Observations on FGRBP1 1.18 for Windows

archae86

Joined: 6 Dec 05

Posts: 3165

Credit: 7384901687

RAC: 2054269

16 Jan 2017 16:14:35 UTC

Topic 204689

(moderation:

)

A few hours ago, in the Technical News forum Bernd announced that version 1.18 has been released with beta status. His announcement and many subsequent observations posted in that thread document an appreciable speedup compared to version 1.17 on a wide variety of hosts. Very roughly a typical speedup might be 25%.

I have four hosts currently running Einstein GPU work, three of which have dual GPUs. I suspended in-process 1.17 work in order to get an early look at 1.18 behavior on all seven GPU cards (Nvidia types 750Ti, 970, 1050, 1060, and 1070). On all save one all seems well, with successful completions in appreciably shorted elapsed time.

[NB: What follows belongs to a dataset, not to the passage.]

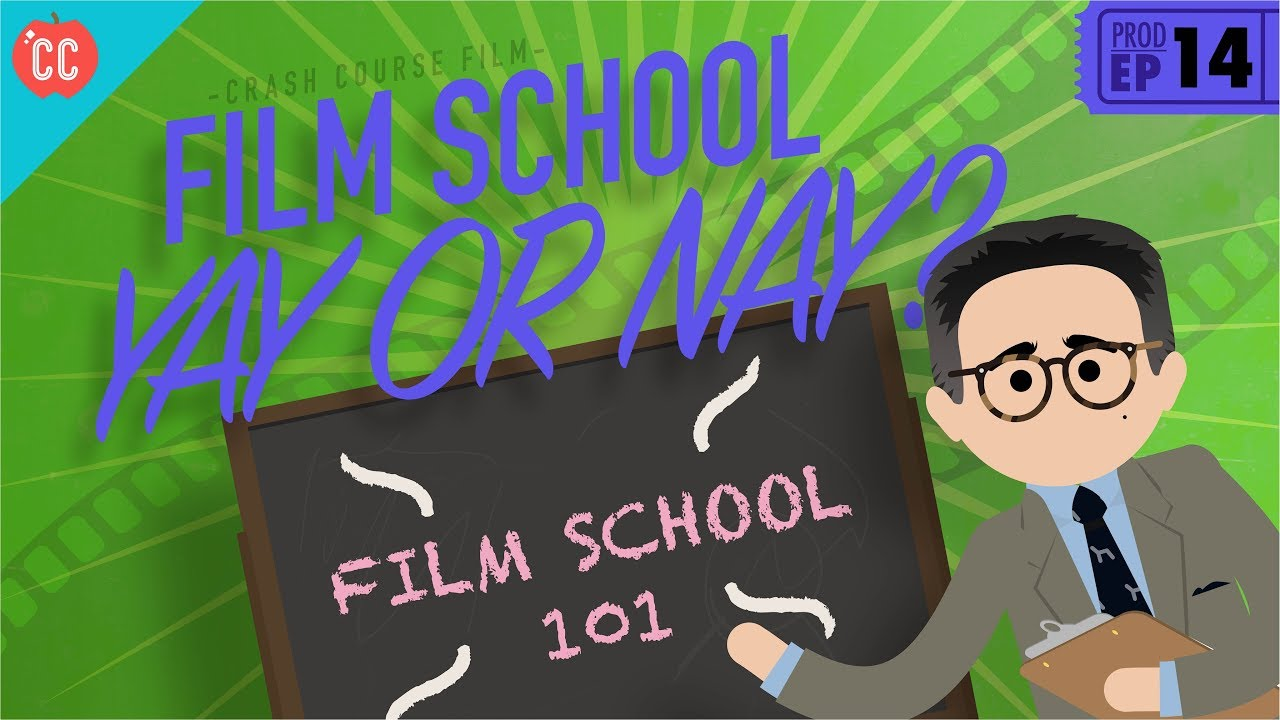 To Film School or Not To Film School: Crash Course Film Production #14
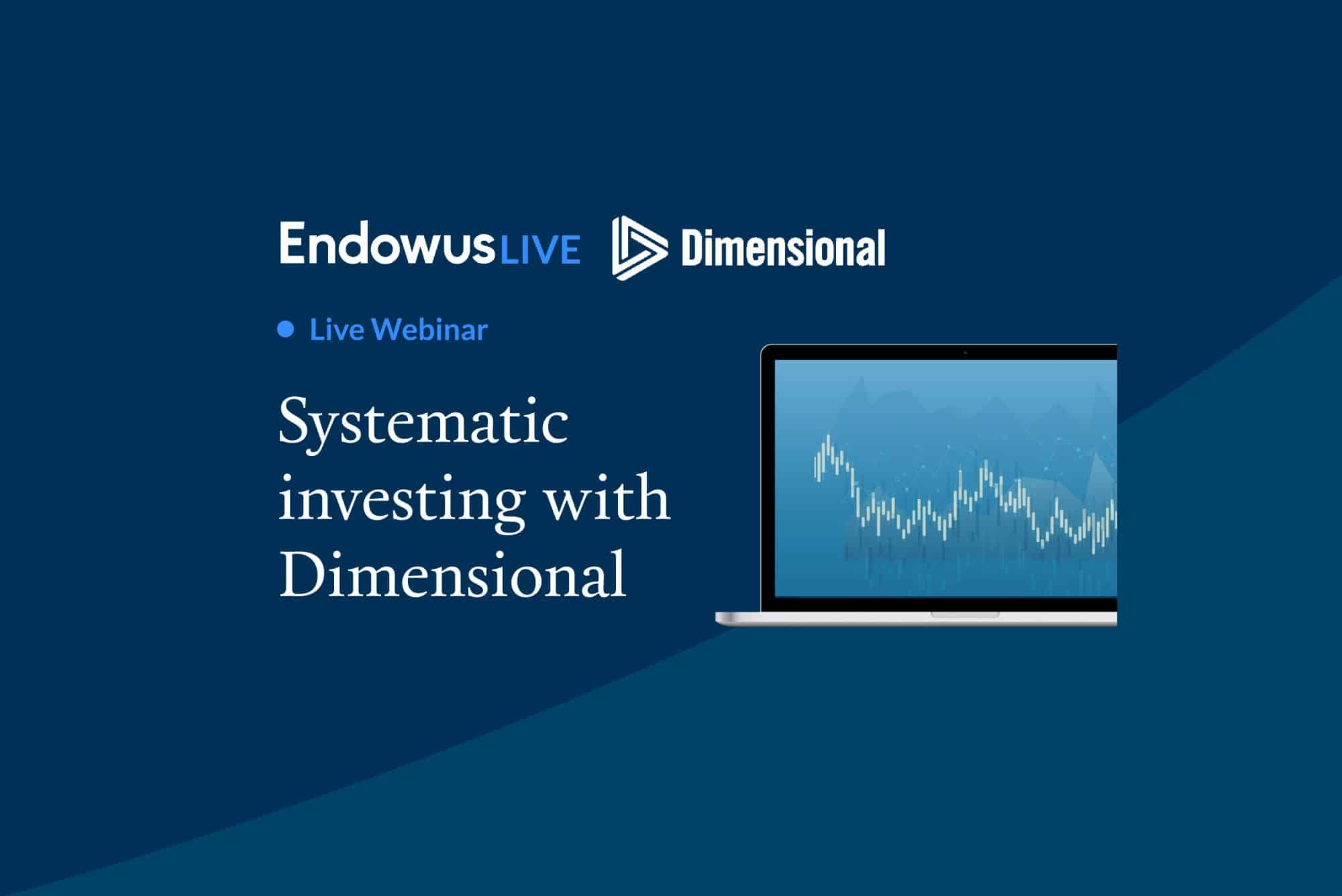 Webinar: Systematic Investing with Dimensional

As it happens, the single-GPU host, which has had some occasional troubles in recent weeks, but had run fine for days, ran OK for about 20 minutes with a single 1.18 task. But very shortly after I added a second it failed. Further it failed in such a way that subsequent 1.18 and 1.17 tasks failed very quickly. In other words the system had somehow gotten into a lethal condition. A full power-down reboot cleared this condition, and the system resumed apparently normal processing. But shortly after I got brave and again allowed two 1.18 tasks, it failed again. Now I can't do further testing as the project denies it new work until tomorrow on the grounds that the daily quota of 12 tasks is exceeded. I understand that failures lower the task limit, but the system has only 27 error returns reported against it today, which I would not have expected to put me out of business.

Anyway, I can't experiment until the end of the task day (which I think is midnight UTC), but in the short term intend to forbid beta tasks, to see if 1.17 still works, and then to restrict to single task, in case two tasks is part of the issue here.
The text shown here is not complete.